The Environmental Protection Agency (EPA) released the Working Guidance on EPA’s Section 8(a) Information Gathering Rule on Nanomaterials in Commerce (Guidance)[1] on August 14, 2017.  EPA developed the final Guidance based on a draft guidance published for comments in May 2017 (see B&D Alert from May 23, 2017).  Note that August 14, 2017 was also the effective date of the TSCA Section 8(a) Nanomaterial Reporting rule itself.

Review of the TSCA Section 8(a) Nanomaterial Reporting Rule 

EPA promulgated a final rule (the Section 8(a) Rule or the Rule) to impose manufacturer and processor reporting obligations for certain nanomaterials under Section 8(a) of the Toxic Substances Control Act (TSCA).[2]  In short, the rule requires companies, unless exempt, to report to EPA a range of information related to “discrete forms” of nanoscale “reportable chemical substances.”  Such reports for existing manufacturing or processing activities must generally be furnished within one year after the rule becomes effective (i.e., August 14, 2018, after the effective date was delayed as noted below).  Prospectively, companies must report either at least 135 days before commencing future manufacturing or processing activities, or within 30 days of the formation of their intent to manufacture or process covered nanomaterials.  

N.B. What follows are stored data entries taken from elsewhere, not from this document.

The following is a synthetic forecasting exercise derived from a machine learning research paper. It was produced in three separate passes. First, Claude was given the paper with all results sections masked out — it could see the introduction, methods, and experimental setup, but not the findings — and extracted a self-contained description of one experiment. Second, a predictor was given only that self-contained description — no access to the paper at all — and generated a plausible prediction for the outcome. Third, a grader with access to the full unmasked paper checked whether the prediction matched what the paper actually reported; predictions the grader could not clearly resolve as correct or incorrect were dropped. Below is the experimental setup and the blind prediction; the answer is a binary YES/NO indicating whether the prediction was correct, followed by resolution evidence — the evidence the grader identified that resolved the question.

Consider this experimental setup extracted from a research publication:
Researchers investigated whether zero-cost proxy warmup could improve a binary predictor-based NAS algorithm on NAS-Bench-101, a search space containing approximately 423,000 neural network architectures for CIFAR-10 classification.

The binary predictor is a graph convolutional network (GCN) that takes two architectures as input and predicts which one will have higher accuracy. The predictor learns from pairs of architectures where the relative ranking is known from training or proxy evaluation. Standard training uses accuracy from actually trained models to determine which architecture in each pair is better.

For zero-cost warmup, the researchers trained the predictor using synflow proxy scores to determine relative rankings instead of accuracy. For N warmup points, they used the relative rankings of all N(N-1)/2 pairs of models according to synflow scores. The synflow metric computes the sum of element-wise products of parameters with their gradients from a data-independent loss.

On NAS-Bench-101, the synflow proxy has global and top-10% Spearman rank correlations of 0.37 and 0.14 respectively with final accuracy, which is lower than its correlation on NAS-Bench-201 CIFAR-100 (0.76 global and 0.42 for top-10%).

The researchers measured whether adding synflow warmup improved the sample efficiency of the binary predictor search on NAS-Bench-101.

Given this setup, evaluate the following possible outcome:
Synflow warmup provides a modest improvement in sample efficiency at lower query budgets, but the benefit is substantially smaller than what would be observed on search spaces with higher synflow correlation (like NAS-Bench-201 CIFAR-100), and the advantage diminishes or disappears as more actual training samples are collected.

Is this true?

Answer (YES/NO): NO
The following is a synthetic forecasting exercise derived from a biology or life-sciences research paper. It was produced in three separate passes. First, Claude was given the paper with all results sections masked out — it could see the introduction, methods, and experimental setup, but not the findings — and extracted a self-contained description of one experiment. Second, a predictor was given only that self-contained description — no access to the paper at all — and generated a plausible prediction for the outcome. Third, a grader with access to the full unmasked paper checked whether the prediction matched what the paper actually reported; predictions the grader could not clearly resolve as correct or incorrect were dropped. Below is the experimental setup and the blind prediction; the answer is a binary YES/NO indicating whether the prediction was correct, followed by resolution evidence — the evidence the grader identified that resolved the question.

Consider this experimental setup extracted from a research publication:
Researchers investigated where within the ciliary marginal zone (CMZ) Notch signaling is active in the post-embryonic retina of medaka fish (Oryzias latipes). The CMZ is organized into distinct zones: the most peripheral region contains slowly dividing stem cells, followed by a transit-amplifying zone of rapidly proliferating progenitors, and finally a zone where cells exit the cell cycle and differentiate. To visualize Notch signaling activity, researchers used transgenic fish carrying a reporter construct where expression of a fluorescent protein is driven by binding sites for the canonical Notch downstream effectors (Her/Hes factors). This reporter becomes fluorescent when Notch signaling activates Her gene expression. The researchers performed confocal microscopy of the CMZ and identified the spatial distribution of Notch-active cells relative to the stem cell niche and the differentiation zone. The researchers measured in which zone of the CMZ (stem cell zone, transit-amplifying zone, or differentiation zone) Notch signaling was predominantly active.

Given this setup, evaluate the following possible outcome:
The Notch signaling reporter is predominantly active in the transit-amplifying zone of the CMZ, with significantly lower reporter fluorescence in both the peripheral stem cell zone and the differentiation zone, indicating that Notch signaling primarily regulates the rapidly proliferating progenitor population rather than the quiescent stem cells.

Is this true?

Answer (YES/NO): YES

The Section 8(a) Rule was originally scheduled to become effective on May. 12, 2017. EPA, however, received various questions and feedback after the rule was finalized.  The Agency therefore postponed the effective date of the rule to August 14, 2017, noting that “the public interest is served by complete and accurate reporting under the rule, which would be greatly facilitated by publication of the guidance.”[3]  EPA published a draft guidance document on May 16 to solicit comments.[4]  This latest release on August 14, 2017 is the finalized version of that guidance. 

Key Messages from the final Guidance 

With the draft guidance, the final Guidance takes the form of Frequently Asked Questions (FAQs). Below are a few important messages from the Guidance.  Note that this summary does not include all questions and answers in the Guidance. 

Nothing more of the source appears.